### Selected text
..............................

Well, each record has had an overall vibe. Gore Metal was really our statement record. We wanted to let people know that we were a band that they hadn’t heard before, and we wanted to show them that we do old-school death metal and grindcore mixed with German/Canadian knuckle-drag thrash with a bit of melody thrown in. With Anatomy is Destiny, we wanted to prove to people that we actually know how to play. This one, the core driving force was really just to do something that was darker than before. I really love early death metal stuff like Death and Necrophagia—they had a real horror soundtrack vibe, and I wanted to bring that back to the palette.

You talk about different themes on each album, but there have been significant breaks between albums. I’ve heard Weird Al say that he’s the only artist ever who has had every album he’s done labeled a comeback album. I feel like that kind of applies to you. When you did Necrocracy, everyone screamed ‘reunion,’ and now it’s happening again.

Well, we went away for a few years between Anatomy is Destiny and All Guts, No Glory. That was a true break, because we didn’t write, record, or tour. But we never said the band was broken up. I think it’s just the perception of people who haven’t stayed in touch with the scene over the years. I mean, we played hundreds and hundreds of shows for the last few albums. I think part of it is also that new bands have the advantage to just pump out releases. Once you have a few albums out, you can oversaturate people. You can’t do things the way bands in the ‘70s did, where every nine months a band has a new record. You would just fizzle out. We are certainly capable of coming up with material at that rate, but we feel like it would just be too much Exhumed. So we try to focus on producing quality stuff that’s always a bit different from what we’ve been doing in the past.

..............................

(Source data)
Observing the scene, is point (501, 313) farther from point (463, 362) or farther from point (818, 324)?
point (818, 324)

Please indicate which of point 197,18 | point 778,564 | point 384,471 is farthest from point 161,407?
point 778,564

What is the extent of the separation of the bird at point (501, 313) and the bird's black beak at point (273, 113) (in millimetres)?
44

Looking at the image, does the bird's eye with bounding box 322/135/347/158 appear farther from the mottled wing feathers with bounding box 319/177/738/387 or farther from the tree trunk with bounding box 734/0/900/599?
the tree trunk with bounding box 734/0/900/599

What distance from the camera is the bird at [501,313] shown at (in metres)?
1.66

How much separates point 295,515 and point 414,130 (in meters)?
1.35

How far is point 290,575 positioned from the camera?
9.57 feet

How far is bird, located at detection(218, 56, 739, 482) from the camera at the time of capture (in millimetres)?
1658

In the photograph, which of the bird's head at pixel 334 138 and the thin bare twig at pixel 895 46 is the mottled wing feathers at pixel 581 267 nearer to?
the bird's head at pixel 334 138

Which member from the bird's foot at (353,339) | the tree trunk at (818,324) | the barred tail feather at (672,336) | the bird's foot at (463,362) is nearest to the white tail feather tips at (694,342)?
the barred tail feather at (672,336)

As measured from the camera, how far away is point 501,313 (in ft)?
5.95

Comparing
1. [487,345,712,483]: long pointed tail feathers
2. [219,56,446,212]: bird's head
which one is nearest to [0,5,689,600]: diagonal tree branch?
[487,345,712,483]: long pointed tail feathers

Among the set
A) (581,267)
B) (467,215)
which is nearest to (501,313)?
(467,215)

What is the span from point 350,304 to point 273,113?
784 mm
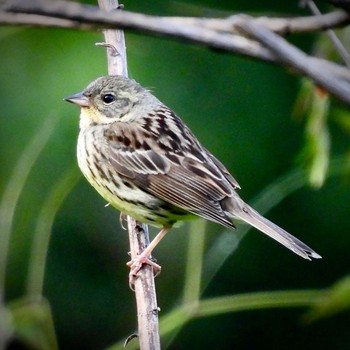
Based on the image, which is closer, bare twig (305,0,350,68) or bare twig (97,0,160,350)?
bare twig (305,0,350,68)

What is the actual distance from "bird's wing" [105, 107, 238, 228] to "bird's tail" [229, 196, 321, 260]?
0.31 ft

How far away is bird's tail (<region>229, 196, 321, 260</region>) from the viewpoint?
9.67 ft

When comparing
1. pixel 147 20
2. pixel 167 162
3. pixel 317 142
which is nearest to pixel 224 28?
pixel 147 20

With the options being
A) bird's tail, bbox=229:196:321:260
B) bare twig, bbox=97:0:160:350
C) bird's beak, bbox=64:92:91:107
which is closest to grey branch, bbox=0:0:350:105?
bare twig, bbox=97:0:160:350

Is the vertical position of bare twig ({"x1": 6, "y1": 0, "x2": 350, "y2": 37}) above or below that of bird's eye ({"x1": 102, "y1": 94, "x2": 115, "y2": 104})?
below

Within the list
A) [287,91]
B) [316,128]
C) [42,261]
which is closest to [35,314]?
[42,261]

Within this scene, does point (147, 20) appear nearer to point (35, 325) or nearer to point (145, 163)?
point (35, 325)

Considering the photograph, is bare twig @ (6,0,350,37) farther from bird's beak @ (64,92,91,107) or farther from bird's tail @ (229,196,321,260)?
bird's beak @ (64,92,91,107)

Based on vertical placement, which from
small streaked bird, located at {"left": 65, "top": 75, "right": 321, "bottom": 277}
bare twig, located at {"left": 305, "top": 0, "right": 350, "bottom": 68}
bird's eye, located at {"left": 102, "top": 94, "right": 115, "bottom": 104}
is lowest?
bare twig, located at {"left": 305, "top": 0, "right": 350, "bottom": 68}

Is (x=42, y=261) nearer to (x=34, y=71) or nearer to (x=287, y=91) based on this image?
(x=34, y=71)

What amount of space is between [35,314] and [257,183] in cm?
194

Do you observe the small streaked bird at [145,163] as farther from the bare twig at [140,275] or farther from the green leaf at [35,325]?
the green leaf at [35,325]

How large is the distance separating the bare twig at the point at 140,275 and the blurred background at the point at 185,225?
477 mm

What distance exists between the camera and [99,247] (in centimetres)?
479
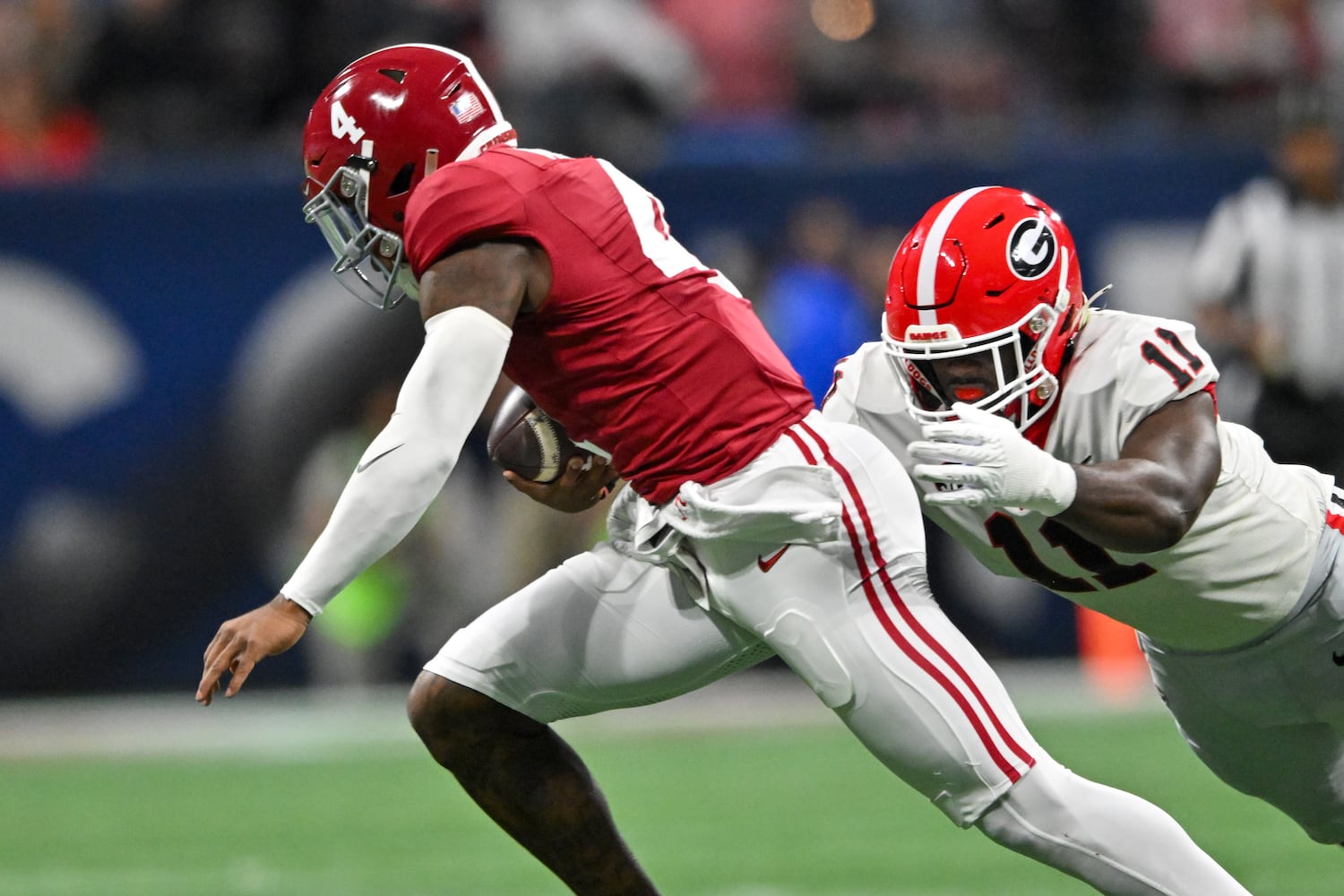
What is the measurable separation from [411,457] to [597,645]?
0.59 m

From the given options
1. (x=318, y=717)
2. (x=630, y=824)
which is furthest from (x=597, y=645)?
(x=318, y=717)

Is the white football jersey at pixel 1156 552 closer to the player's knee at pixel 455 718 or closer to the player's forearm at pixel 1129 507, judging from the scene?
the player's forearm at pixel 1129 507

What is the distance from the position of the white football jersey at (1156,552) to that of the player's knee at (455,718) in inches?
30.0

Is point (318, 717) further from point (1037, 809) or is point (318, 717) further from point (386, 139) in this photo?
point (1037, 809)

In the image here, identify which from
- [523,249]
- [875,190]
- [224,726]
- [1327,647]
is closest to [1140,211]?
[875,190]

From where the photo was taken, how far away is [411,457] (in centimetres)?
280

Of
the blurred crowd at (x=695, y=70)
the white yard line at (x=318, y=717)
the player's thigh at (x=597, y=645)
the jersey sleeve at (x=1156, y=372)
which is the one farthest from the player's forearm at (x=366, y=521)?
the blurred crowd at (x=695, y=70)

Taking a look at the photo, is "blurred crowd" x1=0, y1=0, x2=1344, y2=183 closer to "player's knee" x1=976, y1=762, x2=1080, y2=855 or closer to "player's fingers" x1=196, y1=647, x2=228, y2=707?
"player's knee" x1=976, y1=762, x2=1080, y2=855

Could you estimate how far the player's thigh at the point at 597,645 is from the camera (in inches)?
127

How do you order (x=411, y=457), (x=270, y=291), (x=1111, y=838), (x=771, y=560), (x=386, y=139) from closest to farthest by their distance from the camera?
(x=411, y=457), (x=1111, y=838), (x=771, y=560), (x=386, y=139), (x=270, y=291)

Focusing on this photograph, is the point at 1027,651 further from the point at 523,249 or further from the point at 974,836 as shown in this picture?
the point at 523,249

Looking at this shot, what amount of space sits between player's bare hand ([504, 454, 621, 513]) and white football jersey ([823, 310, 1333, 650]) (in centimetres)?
40

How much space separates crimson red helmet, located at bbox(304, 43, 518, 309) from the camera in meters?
3.20

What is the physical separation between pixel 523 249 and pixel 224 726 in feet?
16.5
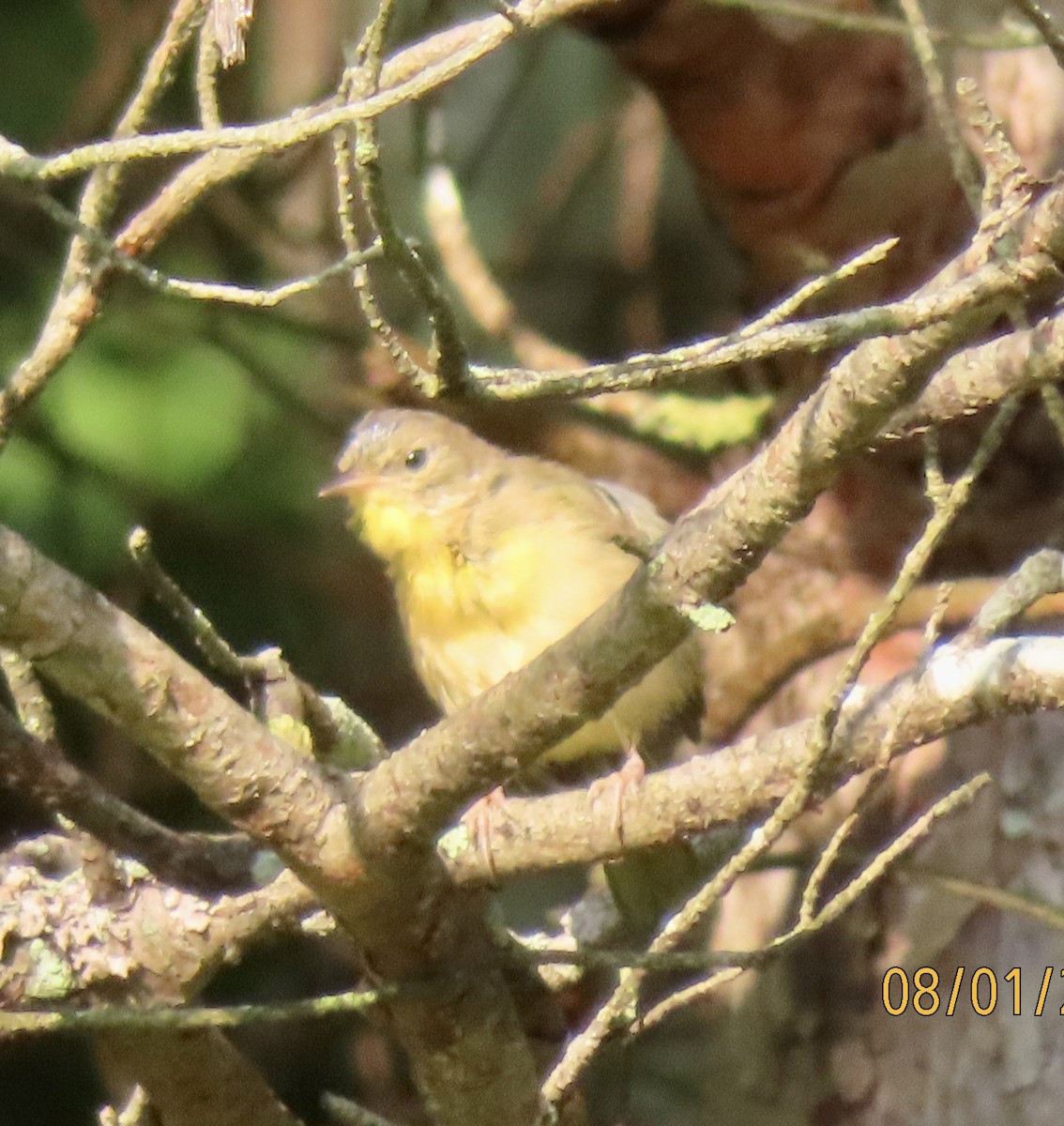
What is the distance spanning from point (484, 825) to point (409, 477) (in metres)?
1.27

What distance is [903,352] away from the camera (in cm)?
127

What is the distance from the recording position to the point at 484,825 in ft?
6.38

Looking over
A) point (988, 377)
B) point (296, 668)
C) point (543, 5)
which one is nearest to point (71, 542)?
point (296, 668)

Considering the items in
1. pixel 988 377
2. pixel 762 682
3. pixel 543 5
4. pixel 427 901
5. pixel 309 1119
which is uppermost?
pixel 543 5

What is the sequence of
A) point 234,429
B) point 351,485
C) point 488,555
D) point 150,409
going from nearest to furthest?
point 488,555 → point 351,485 → point 150,409 → point 234,429

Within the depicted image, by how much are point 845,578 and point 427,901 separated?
2142 mm

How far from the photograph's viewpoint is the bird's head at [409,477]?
3002 mm

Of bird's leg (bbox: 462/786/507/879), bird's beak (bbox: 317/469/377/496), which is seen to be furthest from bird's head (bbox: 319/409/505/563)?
bird's leg (bbox: 462/786/507/879)

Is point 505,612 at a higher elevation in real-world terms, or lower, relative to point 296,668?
higher

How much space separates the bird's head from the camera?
3.00 meters

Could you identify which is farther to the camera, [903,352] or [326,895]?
[326,895]

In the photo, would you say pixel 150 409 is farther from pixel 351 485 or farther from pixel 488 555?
pixel 488 555

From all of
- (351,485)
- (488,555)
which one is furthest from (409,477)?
(488,555)

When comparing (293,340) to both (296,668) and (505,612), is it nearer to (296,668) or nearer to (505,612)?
(296,668)
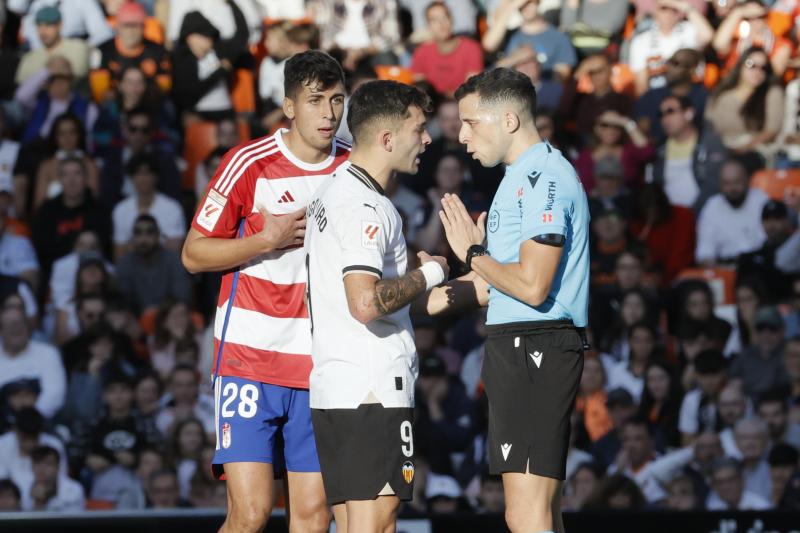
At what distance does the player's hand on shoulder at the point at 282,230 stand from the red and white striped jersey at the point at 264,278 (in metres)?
0.31

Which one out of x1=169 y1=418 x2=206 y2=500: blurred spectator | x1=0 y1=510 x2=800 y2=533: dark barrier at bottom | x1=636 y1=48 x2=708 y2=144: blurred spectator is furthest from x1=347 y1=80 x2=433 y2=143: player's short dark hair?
x1=636 y1=48 x2=708 y2=144: blurred spectator

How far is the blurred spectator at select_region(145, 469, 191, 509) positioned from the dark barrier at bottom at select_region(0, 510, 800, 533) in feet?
4.93

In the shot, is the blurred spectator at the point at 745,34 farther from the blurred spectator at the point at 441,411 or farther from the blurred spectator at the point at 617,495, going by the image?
the blurred spectator at the point at 617,495

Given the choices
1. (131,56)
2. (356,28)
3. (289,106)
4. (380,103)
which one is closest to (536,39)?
(356,28)

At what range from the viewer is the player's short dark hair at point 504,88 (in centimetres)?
663

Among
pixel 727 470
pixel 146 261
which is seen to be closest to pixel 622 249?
pixel 727 470

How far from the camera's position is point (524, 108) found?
6668 mm

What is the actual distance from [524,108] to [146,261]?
23.9 feet

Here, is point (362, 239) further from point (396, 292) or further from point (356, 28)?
point (356, 28)

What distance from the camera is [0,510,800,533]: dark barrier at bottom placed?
9.79 meters

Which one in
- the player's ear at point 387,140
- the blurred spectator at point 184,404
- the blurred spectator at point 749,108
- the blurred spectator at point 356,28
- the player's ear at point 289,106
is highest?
the blurred spectator at point 356,28

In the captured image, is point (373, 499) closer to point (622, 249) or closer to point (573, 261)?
point (573, 261)

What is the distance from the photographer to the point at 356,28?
51.8 feet

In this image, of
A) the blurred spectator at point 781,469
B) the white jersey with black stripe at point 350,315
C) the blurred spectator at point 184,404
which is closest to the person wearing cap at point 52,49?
the blurred spectator at point 184,404
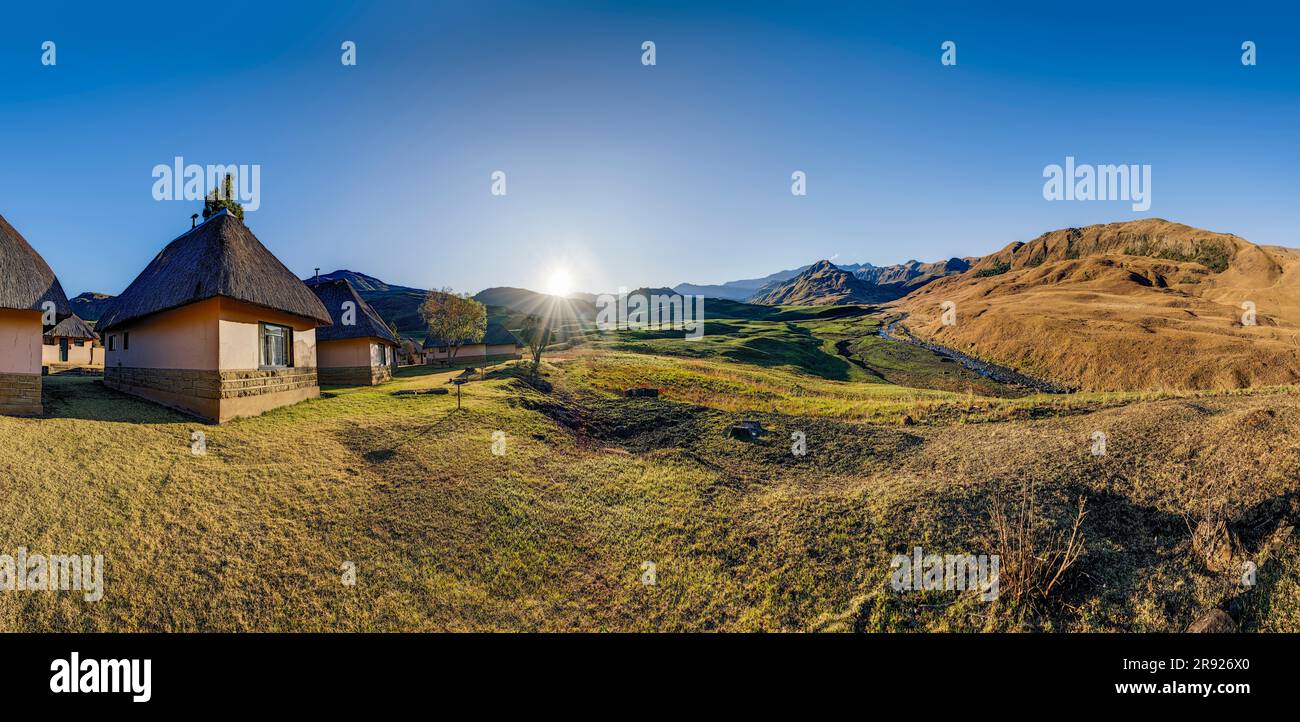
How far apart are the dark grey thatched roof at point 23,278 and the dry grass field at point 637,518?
3.05 m

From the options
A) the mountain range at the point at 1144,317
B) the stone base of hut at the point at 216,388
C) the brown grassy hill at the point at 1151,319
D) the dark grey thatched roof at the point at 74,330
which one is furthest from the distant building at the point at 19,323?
the brown grassy hill at the point at 1151,319

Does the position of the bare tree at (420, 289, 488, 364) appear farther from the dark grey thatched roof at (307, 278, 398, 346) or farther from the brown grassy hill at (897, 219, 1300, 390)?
the brown grassy hill at (897, 219, 1300, 390)

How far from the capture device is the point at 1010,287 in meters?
95.8

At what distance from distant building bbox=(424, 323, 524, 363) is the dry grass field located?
37.7 m

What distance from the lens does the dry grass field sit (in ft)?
21.5

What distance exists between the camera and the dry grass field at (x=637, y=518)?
258 inches

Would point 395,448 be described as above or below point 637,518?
above

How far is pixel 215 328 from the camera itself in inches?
547

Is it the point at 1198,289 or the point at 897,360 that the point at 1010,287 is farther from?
the point at 897,360

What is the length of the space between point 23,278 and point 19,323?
4.08 feet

..............................

### Work task
Name every album title that appears in the interview, in the order each is first mentioned.

### Expected answer
Gore Metal, Anatomy is Destiny, Necrocracy, All Guts, No Glory